Re: C++ Template Overloading

From:
"Mathias Gaunard" <loufoque@gmail.com>
Newsgroups:
comp.std.c++
Date:
Wed, 11 Apr 2007 23:55:54 CST
Message-ID:
<1176347696.543920.50880@o5g2000hsb.googlegroups.com>
On Apr 11, 4:41 pm, "Emerson" <emerson.cla...@gmail.com> wrote:

This is going to be a bit of a rant, but its only becuase im
passionate about software and the state of the industry. We seem to
be ever more focused creating new and esoteric language features when
we should be trying to find ways to combine all languages at some
higher level and solve the fundamental problems of software
development, algorithm reuse, and binary interoperability.


Actually, templates are certainly the most interesting and novative
aspect of C++.
The fact that it is given more work than other 'problems' is proof
that more people are simply more interested with it.

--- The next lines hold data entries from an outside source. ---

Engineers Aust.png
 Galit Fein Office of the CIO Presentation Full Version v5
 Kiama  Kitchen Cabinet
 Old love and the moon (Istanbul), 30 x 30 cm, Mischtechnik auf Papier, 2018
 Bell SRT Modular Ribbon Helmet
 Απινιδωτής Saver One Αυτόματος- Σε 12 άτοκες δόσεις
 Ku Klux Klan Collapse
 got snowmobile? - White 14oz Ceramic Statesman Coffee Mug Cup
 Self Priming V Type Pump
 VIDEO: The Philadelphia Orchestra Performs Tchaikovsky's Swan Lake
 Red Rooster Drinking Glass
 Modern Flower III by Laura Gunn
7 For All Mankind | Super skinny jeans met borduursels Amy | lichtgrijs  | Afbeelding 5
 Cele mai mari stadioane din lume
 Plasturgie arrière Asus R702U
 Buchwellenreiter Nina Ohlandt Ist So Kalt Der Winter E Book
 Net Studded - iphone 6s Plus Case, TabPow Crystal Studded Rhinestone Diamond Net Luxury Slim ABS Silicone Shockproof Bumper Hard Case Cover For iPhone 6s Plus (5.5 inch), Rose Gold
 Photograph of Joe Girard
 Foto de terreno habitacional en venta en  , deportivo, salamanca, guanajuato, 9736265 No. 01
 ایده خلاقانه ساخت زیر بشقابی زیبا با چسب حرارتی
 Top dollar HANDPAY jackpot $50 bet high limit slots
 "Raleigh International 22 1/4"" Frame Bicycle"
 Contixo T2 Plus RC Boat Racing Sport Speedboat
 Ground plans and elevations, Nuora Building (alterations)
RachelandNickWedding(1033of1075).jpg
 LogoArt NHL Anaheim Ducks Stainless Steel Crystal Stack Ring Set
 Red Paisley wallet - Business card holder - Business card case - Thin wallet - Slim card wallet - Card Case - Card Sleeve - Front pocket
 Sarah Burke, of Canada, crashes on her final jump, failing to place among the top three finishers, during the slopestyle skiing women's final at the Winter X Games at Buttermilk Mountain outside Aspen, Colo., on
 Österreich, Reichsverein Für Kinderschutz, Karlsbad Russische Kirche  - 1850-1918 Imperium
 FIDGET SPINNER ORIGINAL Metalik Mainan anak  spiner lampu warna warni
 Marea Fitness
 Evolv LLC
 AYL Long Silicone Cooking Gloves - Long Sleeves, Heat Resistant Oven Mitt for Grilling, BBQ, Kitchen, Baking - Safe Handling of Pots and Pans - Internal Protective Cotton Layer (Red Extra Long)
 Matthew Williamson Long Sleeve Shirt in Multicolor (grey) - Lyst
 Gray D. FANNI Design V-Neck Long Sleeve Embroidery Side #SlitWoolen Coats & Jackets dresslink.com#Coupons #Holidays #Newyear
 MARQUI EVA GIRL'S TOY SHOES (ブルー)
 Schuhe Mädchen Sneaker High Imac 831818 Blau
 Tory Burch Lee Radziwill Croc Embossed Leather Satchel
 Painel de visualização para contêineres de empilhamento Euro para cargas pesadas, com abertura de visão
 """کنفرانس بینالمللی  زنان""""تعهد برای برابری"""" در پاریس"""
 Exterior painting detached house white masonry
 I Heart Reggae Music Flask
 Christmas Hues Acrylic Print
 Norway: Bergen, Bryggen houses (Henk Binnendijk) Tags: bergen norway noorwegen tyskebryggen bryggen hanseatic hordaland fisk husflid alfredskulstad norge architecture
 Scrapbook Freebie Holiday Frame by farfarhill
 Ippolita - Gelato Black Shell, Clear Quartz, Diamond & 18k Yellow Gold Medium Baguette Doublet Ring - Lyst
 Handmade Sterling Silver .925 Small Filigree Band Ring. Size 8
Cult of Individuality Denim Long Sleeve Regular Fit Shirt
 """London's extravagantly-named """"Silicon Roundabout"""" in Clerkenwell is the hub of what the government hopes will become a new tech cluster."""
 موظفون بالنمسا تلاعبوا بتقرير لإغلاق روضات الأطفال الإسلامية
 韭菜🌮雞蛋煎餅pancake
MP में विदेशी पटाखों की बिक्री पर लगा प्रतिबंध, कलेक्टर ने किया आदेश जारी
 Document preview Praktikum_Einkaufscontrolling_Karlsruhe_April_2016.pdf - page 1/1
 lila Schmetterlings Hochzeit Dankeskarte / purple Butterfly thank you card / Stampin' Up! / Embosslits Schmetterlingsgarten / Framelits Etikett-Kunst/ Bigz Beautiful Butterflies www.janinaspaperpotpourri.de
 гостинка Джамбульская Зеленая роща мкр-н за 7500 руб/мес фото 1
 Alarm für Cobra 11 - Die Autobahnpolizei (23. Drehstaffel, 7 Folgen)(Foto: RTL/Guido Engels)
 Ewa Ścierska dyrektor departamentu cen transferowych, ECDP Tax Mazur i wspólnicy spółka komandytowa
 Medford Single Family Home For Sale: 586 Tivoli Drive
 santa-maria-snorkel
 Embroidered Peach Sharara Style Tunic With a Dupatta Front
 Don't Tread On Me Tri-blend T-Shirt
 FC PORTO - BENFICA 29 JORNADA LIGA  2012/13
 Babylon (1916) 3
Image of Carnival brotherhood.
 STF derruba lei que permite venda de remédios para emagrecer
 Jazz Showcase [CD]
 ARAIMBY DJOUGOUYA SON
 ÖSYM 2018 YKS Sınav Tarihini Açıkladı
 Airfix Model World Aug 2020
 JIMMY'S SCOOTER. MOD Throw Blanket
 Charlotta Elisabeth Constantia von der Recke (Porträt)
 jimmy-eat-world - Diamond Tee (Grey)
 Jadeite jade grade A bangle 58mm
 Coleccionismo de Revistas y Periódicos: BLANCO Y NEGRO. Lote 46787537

I just finished watching a Google tech talk presentation on concepts
in the upcoming C++0x standard and it left me wondering.


Google is not really known for its modern usage of C++. To me it seems
they use it "the old way".

 The concepts
seem like a good idea, but it does concern me that such metaphore
specific notions are making it into the C++ language ahead of perhaps
more basic and useful features.


Concepts, technically, aren't really needed. Similar functionality can
already be achieved by the language as it is.
The whole idea of concepts is to allow simpler code and simpler error
messages.

The metaphore that i refer to is that off iterators. Without
iterators, STL would not be what it is. Both STL and Boost are
libraries which have been designed around a single idea, the use of C+
+ operators to provide non type specific generic algorithms and
containers.


I certainly wouldn't say that. Especially for boost, which contains
various different things.
The aim STL, as it names says, is to provide templates for data
structures and related algorithms.
I don't see the relation with operators.

"non type specific" is a weird expression, and makes me thing you
misunderstand templates.
With templates, everything is type specific, it's just that it can be
generated for any type. It's not obfuscation.

 But it means that the algorithms and containers are
restricted to things which behave like pointers.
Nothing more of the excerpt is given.